Yan Hu1, Mary L. Spengler1, Karen K. Kuropatwinski1, Maria Comas-Soberats1, Marilyn Jackson1, Mikhail V. Chernov2,3, Anatoly S. Gleiberman4, Natalia Fedtsova2, Youcef M. Rustum5, Andrei V. Gudkov2 , and Marina P. Antoch1

1 Department of Molecular and Cellular Biology, Roswell Park Cancer Institute, Buffalo, NY

2 Department of Cell Stress Biology, Roswell Park Cancer Institute, Buffalo, NY

3 Small Molecule Screening Core Facility, Roswell Park Cancer Institute, Buffalo, NY

4 Cleveland BioLabs, Inc, Buffalo, NY

5 Department of Cancer Biology, Roswell Park Cancer Institute, Buffalo, NY

Received: December 27, 2011; Accepted: December 27, 2011; Published: December 31, 2011;

Keywords: L-Methyl-selenocysteine, TIEG1, circadian rhythms, cyclophosphamide, anticancer treatment, liver, transcription

Correspondence:

Marina P. Antoch, email:

Abstract

Selenium compounds are known as cancer preventive agents and are also able to ameliorate the toxicity associated with anti-cancer radiation and chemotherapy in mouse models. Sensitivity to the toxicity of chemotherapy is also modulated by the circadian clock, molecular time-keeping system that underlie daily fluctuations in multiple physiological and biochemical processes.
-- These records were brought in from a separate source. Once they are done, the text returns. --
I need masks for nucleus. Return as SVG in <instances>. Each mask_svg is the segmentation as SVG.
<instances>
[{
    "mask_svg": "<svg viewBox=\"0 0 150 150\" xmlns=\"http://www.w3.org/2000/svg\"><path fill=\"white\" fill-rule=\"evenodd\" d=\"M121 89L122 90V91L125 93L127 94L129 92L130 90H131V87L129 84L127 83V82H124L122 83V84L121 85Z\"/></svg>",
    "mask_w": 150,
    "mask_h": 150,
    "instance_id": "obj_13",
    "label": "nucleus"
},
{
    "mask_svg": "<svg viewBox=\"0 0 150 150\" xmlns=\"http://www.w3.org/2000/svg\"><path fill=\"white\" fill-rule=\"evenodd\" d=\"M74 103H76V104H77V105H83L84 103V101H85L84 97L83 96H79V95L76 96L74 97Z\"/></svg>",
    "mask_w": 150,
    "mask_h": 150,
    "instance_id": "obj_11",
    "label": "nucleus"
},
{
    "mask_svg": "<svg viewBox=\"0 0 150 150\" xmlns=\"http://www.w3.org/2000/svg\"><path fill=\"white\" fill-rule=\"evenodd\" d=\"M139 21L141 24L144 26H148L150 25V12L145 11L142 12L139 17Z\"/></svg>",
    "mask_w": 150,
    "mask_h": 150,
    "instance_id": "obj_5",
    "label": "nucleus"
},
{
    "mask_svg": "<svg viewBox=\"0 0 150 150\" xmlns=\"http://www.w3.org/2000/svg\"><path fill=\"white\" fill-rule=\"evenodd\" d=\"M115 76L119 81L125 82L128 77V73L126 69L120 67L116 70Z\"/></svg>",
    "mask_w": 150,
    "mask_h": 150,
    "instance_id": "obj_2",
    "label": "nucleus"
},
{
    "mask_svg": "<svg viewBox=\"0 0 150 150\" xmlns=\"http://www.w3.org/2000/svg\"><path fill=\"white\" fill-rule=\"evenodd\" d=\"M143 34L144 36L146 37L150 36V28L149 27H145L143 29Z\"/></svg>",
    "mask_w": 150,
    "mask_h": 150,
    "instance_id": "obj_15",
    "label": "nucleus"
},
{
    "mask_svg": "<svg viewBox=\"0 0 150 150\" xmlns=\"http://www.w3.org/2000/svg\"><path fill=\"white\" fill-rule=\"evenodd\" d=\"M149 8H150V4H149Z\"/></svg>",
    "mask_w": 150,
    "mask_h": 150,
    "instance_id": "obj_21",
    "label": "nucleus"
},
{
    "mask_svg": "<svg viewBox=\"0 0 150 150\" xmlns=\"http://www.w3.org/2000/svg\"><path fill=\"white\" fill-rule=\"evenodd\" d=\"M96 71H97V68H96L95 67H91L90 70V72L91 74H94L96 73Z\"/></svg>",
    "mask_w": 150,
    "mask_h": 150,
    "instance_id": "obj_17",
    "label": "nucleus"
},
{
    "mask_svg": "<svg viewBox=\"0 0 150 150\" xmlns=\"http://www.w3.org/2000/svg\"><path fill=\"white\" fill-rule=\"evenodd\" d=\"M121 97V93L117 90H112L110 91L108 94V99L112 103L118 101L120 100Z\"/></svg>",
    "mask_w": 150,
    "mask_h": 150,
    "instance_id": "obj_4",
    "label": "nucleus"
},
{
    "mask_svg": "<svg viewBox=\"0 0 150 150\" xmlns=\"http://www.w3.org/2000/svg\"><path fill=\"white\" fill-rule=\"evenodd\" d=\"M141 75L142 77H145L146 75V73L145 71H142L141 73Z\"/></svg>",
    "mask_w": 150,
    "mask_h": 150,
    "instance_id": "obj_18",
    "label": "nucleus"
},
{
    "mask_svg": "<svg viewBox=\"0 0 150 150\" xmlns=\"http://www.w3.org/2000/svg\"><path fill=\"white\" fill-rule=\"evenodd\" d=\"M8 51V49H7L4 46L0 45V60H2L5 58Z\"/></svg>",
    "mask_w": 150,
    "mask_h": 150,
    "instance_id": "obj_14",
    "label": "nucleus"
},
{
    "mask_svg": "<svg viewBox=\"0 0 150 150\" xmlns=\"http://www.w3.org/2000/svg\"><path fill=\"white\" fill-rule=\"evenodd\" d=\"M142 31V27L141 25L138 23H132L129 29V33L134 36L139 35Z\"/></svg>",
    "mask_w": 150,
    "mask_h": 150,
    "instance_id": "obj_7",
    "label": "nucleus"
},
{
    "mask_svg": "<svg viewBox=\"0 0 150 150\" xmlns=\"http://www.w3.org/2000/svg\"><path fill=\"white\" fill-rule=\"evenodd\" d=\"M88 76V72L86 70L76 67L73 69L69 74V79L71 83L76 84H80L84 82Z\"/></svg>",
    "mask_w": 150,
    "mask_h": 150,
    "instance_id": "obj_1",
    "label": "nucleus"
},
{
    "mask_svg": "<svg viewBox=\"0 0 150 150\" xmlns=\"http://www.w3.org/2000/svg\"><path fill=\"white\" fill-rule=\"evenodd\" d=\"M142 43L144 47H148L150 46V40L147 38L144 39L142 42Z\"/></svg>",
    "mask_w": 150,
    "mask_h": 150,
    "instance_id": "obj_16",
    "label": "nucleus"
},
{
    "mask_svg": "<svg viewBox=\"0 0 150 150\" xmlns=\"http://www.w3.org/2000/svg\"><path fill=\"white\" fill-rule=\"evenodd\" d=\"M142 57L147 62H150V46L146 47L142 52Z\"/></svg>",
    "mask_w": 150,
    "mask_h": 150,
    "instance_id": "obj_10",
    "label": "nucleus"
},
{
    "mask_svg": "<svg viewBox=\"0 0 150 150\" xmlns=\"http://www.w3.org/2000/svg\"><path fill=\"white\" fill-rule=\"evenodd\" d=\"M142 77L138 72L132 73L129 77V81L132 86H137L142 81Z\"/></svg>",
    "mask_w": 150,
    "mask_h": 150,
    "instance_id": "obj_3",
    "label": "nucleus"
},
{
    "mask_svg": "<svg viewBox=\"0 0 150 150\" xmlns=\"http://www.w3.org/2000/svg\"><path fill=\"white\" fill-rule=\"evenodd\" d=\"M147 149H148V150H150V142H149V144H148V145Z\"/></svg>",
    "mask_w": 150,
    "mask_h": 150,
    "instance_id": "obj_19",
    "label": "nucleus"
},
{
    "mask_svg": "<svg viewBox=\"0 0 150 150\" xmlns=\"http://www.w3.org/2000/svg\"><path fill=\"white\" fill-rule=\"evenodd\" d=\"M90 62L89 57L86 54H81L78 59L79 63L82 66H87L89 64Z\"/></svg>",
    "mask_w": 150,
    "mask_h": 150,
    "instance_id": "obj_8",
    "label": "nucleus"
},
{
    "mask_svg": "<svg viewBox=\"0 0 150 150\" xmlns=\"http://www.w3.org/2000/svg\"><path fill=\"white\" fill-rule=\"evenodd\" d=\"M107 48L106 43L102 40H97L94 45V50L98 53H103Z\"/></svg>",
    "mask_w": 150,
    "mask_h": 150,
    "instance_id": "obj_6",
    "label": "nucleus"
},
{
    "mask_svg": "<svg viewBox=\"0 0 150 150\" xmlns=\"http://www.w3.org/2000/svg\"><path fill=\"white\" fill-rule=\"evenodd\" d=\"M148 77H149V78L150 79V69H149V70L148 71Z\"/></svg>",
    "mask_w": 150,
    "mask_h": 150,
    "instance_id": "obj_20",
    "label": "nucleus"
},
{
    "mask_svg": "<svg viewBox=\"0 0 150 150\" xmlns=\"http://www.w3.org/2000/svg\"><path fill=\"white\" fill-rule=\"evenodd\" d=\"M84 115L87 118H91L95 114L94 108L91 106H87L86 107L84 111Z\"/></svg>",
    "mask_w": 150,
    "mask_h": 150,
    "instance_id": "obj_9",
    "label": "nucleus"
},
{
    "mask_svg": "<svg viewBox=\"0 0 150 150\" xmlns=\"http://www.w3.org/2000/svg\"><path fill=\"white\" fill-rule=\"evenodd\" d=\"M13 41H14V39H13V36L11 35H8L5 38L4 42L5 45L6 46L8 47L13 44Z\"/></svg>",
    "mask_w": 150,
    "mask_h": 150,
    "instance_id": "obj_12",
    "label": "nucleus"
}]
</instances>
Here we show that these two mechanisms are interconnected. By screening a library of small molecules in a cell-based reporter system, we identified L-methyl-selenocysteine as a positive regulator of the core clock protein, BMAL1. L-methyl-selenocysteine up-regulates BMAL1 at the transcriptional level both in cultured cells and in mice. We also show that in tissue culture selenium exerts its action by interfering with TIEG1-mediated repression of Bmal1 promoter. Selenium treatment fails to protect BMAL1-deficient mice from toxicity induced by the chemotherapeutic agent cyclophosphamide but does protect Clock mutant mice deficient in circadian rhythm control but having normal BMAL1. These findings define selenium as circadian modulator and indicate that the tissue protective effect of selenium results, at least in part, from up-regulation of BMAL1 expression and subsequent enhancement of CLOCK/BMAL1-mediated transcription.